The records below are to be copied word for word, with every picture left out.

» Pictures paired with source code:

##############################

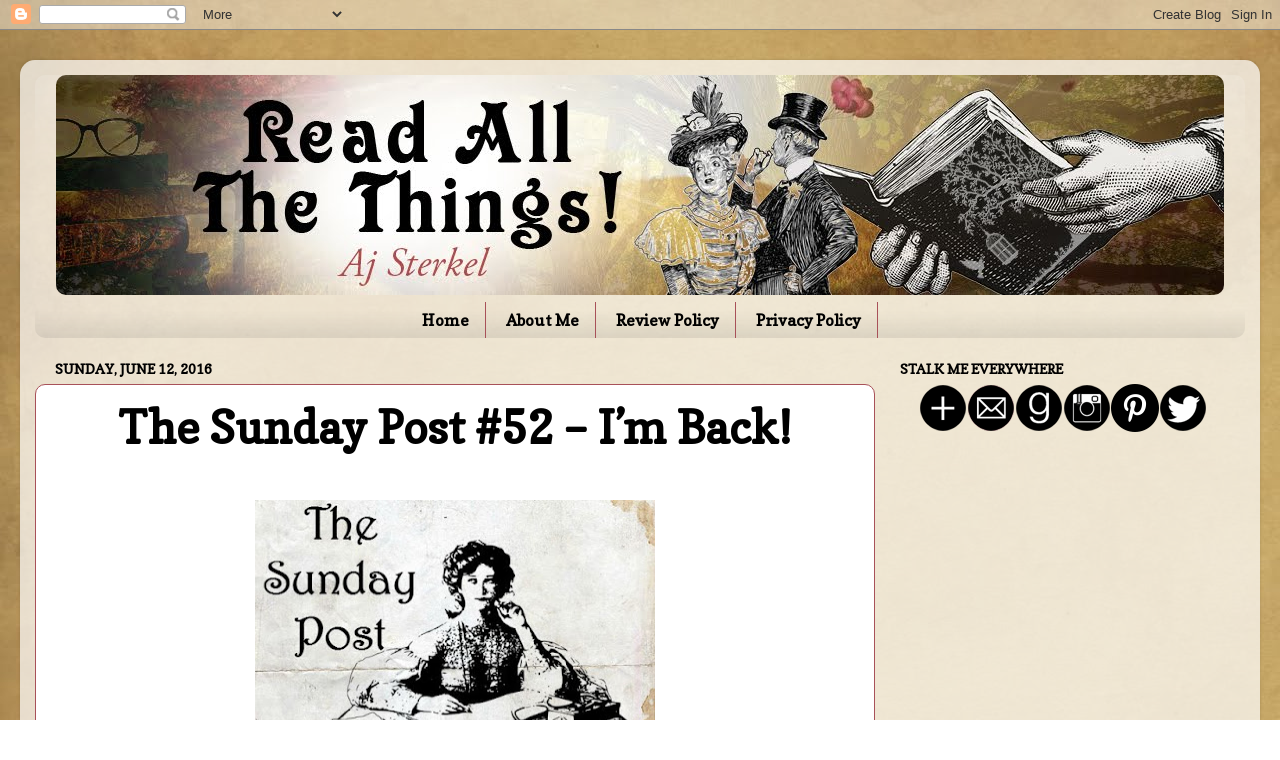

--- FILE ---
content_type: text/html; charset=utf-8
request_url: https://www.google.com/recaptcha/api2/aframe
body_size: 267
content:
<!DOCTYPE HTML><html><head><meta http-equiv="content-type" content="text/html; charset=UTF-8"></head><body><script nonce="g0Cud7yCARMjj4S1cj1qnQ">/** Anti-fraud and anti-abuse applications only. See google.com/recaptcha */ try{var clients={'sodar':'https://pagead2.googlesyndication.com/pagead/sodar?'};window.addEventListener("message",function(a){try{if(a.source===window.parent){var b=JSON.parse(a.data);var c=clients[b['id']];if(c){var d=document.createElement('img');d.src=c+b['params']+'&rc='+(localStorage.getItem("rc::a")?sessionStorage.getItem("rc::b"):"");window.document.body.appendChild(d);sessionStorage.setItem("rc::e",parseInt(sessionStorage.getItem("rc::e")||0)+1);localStorage.setItem("rc::h",'1766450605667');}}}catch(b){}});window.parent.postMessage("_grecaptcha_ready", "*");}catch(b){}</script></body></html>

--- FILE ---
content_type: text/plain
request_url: https://www.google-analytics.com/j/collect?v=1&_v=j102&a=1880787489&t=pageview&_s=1&dl=https%3A%2F%2Fajsterkel.blogspot.com%2F2016%2F06%2Fthe-sunday-post-52-im-back.html&ul=en-us%40posix&dt=Read%20All%20The%20Things!%3A%20The%20Sunday%20Post%20%2352%20%E2%80%93%20I%E2%80%99m%20Back!&sr=1280x720&vp=1280x720&_u=IEBAAEABAAAAACAAI~&jid=1794379218&gjid=1892998356&cid=442408677.1766450603&tid=UA-115447350-1&_gid=2070363640.1766450603&_r=1&_slc=1&z=946220850
body_size: -452
content:
2,cG-272SP0BPD2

##############################

» Result of the exercise:
--- FILE ---
content_type: text/html; charset=utf-8
request_url: https://www.google.com/recaptcha/api2/aframe
body_size: 267
content:
<!DOCTYPE HTML><html><head><meta http-equiv="content-type" content="text/html; charset=UTF-8"></head><body><script nonce="g0Cud7yCARMjj4S1cj1qnQ">/** Anti-fraud and anti-abuse applications only. See google.com/recaptcha */ try{var clients={'sodar':'https://pagead2.googlesyndication.com/pagead/sodar?'};window.addEventListener("message",function(a){try{if(a.source===window.parent){var b=JSON.parse(a.data);var c=clients[b['id']];if(c){var d=document.createElement('img');d.src=c+b['params']+'&rc='+(localStorage.getItem("rc::a")?sessionStorage.getItem("rc::b"):"");window.document.body.appendChild(d);sessionStorage.setItem("rc::e",parseInt(sessionStorage.getItem("rc::e")||0)+1);localStorage.setItem("rc::h",'1766450605667');}}}catch(b){}});window.parent.postMessage("_grecaptcha_ready", "*");}catch(b){}</script></body></html>

--- FILE ---
content_type: text/plain
request_url: https://www.google-analytics.com/j/collect?v=1&_v=j102&a=1880787489&t=pageview&_s=1&dl=https%3A%2F%2Fajsterkel.blogspot.com%2F2016%2F06%2Fthe-sunday-post-52-im-back.html&ul=en-us%40posix&dt=Read%20All%20The%20Things!%3A%20The%20Sunday%20Post%20%2352%20%E2%80%93%20I%E2%80%99m%20Back!&sr=1280x720&vp=1280x720&_u=IEBAAEABAAAAACAAI~&jid=1794379218&gjid=1892998356&cid=442408677.1766450603&tid=UA-115447350-1&_gid=2070363640.1766450603&_r=1&_slc=1&z=946220850
body_size: -452
content:
2,cG-272SP0BPD2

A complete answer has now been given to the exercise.